大変な人生をコロコロ笑いながら語ってくれた親子さん。 埼玉県知事からお父さんに送られた額。

 平成四年の十月、反対同盟会会長の意でダム建設側に同意し、水資源公団と調印した時
父は八十四歳を過ぎようとしていた。その時に詠んだ句が知事の琴線にふれ、記念碑とし
て残されることになった。記念碑の文は以下の通り。                
 我が想                                    
『 文化文政の頃より 生まれ育った 我が故郷 後に残して出て 我が心かなしき 』
                     平成四年十一月十日 八十四歳 山中高雄

 父母と一緒に暮らすようになった親子さん。ずっと通って介護してきた延長だった。こ
の地区の七軒は絶対反対同盟会の最後の七軒が集まっている。塩沢にあった墓地も、ここ
で共同墓地になっている。最後まで闘った仲間がずっと一緒に暮らしている。     
 父は九十歳まで、母は九十八歳まで生きた。親子さんの六十代は二人を介護する日々だ
った。親子さんは「最後まで介護出来たんで良かったいね。主人が一緒に介護してくれた
んが本当にありがたかったし、嬉しかった……」と控えめに語る。          
 ご主人の誠定(のぶさだ)さん(八十歳)は「オレはとてもお前のようには出来ねえ」
と言ってくれた。親子さんにとって最高のほめ言葉だった。             

塩沢の実家。ダムの底に沈んでしまった。 蕎麦がよく採れたこの畑もダムの底に沈んでしまった。

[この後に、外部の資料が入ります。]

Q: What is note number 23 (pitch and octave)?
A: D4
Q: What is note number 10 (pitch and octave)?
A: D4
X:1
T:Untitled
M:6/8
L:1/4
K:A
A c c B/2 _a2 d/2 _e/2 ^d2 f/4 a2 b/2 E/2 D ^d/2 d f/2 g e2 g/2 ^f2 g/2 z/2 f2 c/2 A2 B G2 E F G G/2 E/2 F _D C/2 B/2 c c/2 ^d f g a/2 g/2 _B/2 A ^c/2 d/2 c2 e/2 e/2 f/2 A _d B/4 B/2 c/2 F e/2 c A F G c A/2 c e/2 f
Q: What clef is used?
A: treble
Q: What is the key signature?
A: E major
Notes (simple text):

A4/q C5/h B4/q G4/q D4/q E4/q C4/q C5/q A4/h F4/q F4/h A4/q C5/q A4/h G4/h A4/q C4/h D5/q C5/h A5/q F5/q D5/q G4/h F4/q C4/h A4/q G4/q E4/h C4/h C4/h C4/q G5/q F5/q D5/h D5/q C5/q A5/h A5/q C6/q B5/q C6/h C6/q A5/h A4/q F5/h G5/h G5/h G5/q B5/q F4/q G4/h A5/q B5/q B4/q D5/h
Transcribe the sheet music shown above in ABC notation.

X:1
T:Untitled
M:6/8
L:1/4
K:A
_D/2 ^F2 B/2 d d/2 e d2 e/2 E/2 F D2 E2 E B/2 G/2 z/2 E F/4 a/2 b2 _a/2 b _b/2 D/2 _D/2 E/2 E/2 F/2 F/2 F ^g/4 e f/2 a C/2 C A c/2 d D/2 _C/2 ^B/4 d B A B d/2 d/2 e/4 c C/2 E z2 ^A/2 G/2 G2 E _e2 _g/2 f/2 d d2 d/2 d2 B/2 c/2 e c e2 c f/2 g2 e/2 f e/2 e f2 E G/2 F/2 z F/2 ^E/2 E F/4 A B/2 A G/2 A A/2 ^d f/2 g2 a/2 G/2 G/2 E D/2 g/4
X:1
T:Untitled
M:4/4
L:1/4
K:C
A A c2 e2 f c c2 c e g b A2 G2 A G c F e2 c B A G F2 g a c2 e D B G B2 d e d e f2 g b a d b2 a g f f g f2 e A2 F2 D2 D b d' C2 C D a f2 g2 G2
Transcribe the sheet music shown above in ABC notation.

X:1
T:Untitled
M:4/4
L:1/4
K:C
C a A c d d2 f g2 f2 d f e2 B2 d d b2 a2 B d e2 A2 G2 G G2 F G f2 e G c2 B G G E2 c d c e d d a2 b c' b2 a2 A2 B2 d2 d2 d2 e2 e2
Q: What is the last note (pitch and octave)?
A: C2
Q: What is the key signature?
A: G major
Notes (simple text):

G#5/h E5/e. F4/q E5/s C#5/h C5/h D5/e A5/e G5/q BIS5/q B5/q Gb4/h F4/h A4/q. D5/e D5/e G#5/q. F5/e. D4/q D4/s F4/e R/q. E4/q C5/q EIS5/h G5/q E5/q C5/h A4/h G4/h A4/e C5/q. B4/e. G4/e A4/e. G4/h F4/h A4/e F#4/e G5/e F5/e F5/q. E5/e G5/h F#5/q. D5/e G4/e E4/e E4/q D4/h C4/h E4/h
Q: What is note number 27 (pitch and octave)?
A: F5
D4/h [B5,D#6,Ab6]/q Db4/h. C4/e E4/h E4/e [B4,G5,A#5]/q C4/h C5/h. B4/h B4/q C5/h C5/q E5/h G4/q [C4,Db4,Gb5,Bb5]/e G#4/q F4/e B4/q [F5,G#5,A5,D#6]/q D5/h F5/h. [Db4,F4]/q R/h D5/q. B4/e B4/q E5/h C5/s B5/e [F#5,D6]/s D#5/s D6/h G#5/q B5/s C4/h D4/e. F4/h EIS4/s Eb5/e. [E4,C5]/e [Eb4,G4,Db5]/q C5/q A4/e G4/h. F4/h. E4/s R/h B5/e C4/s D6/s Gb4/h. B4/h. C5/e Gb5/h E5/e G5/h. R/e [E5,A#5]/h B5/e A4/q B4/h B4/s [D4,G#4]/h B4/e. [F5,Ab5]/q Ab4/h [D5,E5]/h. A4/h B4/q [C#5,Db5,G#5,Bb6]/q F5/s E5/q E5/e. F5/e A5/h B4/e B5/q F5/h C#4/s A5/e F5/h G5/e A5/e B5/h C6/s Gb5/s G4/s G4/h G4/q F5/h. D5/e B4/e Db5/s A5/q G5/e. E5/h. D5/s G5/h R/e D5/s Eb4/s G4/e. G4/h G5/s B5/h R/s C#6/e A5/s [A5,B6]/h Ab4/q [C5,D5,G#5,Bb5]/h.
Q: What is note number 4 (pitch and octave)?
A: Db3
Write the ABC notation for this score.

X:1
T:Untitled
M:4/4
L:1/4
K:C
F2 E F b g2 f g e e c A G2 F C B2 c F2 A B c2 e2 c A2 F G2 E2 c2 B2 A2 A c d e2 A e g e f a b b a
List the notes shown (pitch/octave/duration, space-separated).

 親子さんが平成六年に書いた「ふる里の思い出」という文章の最後をここに転載する。
…………                                    
 塩沢、滝の沢、浜平地区の百戸以上の人々が去った後、山々に機械の音がなり、発破の
音が炸裂し、他所から来たたくましい男達の手で雄大なダムが築き上げられ、青々とした
水が満々とたまり、都会の人達の生命の源となるのです。三地区の人々が去った村には滝
沢ダムが観光の目玉となり、大滝村を繁栄させてくれるでしょう。          
 私達故郷を亡くしてしまう人々は、湖底に沈んだ村の事を胸に奥深くしのぶでしょう。
人々は時代の川の中で流れ、他所の土地に慣れてしまい、塩沢で暮らした事など知らぬ振
りして……いや或る日以前の村人と出逢った時に思い出の花が咲くのでしょう。